The software mapped TNIK as a pivotal regulator of fibrosis and inflammation, influenced by signaling channels such as Wnt, TGF-?, Hippo/YAP-TAZ, JNK, and NF-?B. The target selection process utilized a framework focusing on the hallmarks of aging, scoring targets based on their involvement in aging mechanisms, chronic inflammation, and extracellular matrix remodelling.
Feng Ren, PhD, Co-CEO and Chief Scientific Officer of Insilico Medicine, stated: “IPF is one of the clearest clinical examples of an age-related disease in which fibrosis, chronic inflammation, extracellular matrix remodeling, and cellular senescence intersect.”
### Innovative Molecular Engineering Approach
Upon selecting a target, the Chemistry42 engine employs generative molecular design, marking a departure from traditional high-throughput screening methods. Instead of searching through existing compound libraries, Chemistry42 utilizes Generative Tensorial Reinforcement Learning to develop molecules compatible with the target protein pocket. This process ensures a balance between structural fit and necessary pharmacological properties.
During this phase, 79 molecules were synthesized, and the 55th iteration was chosen for preclinical testing. This focused approach enabled the timeline from initial project to preclinical candidate selection to be condensed to just 18 months.
The methodology has its roots in a 2019 publication of Insilico Medicine’s GENTRL approach in Nature Biotechnology, which created reproducible systems that streamline molecular generation, sidestepping the costly trial-and-error methods typical in conventional pharmaceutical chemistry.
### Assessing Biological Impact Through Proteomics
The clinical evaluation incorporates complex proteomic analysis to confirm the biological interactions predicted by AI algorithms. Insilico Medicine utilizes its internal proteomic aging-clock frameworks in the IPF trial to capture exploratory geroscience data.
Several chronological-age proteomic clocks, such as ProtAge and OrganAgechrono, measure biological-age alterations due to treatment. The research team employs UK Biobank age-associated trajectories as external comparison datasets to contextualize treatment-responsive proteins within broader population data.
Additionally, mortality-risk-related proteomic clocks like PAC offer alternative analytical streams alongside standard clinical endpoints. The teams conduct analyses such as SenMayo and CellAge signature assessments to explore senescence and senescence-associated secretory phenotype biology in cellular models.

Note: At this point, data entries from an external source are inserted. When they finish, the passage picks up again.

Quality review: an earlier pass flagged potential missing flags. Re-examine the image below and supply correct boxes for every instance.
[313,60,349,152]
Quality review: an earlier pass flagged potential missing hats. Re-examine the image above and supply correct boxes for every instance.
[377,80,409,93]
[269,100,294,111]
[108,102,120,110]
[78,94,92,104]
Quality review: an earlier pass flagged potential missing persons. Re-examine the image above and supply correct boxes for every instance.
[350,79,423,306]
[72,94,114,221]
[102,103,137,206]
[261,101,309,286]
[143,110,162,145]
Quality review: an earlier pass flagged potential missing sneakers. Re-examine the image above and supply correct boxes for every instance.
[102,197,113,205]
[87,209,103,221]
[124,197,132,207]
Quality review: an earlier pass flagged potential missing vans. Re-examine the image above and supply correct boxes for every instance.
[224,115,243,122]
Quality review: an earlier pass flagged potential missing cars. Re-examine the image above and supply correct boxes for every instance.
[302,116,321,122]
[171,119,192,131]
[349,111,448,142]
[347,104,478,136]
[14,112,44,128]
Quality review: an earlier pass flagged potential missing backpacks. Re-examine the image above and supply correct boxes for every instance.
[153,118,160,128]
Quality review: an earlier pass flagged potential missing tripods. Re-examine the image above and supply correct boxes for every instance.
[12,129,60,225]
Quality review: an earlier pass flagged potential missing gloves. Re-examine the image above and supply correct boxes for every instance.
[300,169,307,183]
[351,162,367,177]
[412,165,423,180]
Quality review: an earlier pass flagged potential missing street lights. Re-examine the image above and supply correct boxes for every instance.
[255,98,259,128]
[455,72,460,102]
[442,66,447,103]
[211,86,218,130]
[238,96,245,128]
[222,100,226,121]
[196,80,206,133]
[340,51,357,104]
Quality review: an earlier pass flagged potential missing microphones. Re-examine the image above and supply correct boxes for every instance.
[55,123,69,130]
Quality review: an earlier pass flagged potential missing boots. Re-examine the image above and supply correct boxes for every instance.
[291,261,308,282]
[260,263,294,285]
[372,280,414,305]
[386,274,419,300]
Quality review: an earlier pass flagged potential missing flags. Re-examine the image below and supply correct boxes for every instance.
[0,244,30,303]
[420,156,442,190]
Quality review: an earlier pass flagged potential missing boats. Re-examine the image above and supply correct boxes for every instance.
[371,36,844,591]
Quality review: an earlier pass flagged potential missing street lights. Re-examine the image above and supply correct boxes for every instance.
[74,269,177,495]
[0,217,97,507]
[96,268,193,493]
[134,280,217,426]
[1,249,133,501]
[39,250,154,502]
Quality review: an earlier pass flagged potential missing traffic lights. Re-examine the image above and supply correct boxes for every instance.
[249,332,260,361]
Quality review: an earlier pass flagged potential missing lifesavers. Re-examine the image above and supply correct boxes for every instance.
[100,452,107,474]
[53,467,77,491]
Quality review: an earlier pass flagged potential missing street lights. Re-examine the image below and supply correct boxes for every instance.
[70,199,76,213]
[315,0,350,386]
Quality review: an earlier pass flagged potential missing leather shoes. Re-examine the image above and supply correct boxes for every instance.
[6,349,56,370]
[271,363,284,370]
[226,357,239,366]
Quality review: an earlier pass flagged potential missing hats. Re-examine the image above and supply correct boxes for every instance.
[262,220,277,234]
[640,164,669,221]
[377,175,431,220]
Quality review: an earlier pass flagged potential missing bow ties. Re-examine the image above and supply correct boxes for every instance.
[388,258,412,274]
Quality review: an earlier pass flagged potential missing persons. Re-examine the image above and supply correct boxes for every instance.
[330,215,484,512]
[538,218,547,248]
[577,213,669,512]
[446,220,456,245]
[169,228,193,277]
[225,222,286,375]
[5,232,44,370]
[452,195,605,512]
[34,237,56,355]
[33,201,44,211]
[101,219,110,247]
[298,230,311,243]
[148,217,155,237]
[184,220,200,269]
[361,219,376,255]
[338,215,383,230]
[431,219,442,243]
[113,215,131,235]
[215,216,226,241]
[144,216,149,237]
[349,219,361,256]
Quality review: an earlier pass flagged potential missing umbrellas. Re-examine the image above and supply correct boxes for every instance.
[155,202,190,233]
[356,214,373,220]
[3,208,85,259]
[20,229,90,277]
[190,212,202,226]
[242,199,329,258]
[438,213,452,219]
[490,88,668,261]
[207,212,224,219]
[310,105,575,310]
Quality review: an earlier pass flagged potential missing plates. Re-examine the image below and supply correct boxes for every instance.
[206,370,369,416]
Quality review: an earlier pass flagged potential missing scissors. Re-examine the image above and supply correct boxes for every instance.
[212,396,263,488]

Peer-reviewed research published in Aging and Disease validated that pharmacological inhibition of TNIK leads to senomorphic activity, resulting in clear reductions in indicators of extracellular matrix remodelling.
### Comprehensive Documentation of the Computational Pipeline
Rentosertib’s clinical journey demonstrates a documented and peer-reviewed data trail vital for substantiating AI capabilities within life sciences. Nature Biotechnology published a comprehensive overview of the entire discovery-to-clinic trajectory. This publication details the algorithmic prioritization of the TNIK target, the generative chemistry outcomes, preclinical efficacy data, and details on Phase I pharmacokinetics.
The Journal of Medicinal Chemistry published findings on structural biology validation, highlighting the discovery of novel TNIK inhibitor chemotypes and the supporting structural evidence via the TNIK kinase domain co-crystal structure. Nature Medicine presented data on Phase IIa safety and lung-function outcomes, confirming the computational predictions.
Alex Zhavoronkov, PhD, Founder and CEO of Insilico Medicine, remarked: “Rentosertib is a defining program for Insilico because it represents the full arc of our mission: using AI not only to move faster, but to originate new biology, new chemistry, and new therapeutic opportunities.”
The advancement through Phase III trial underscores the necessity for verifiable data regarding human outcomes in the field of AI biopharma.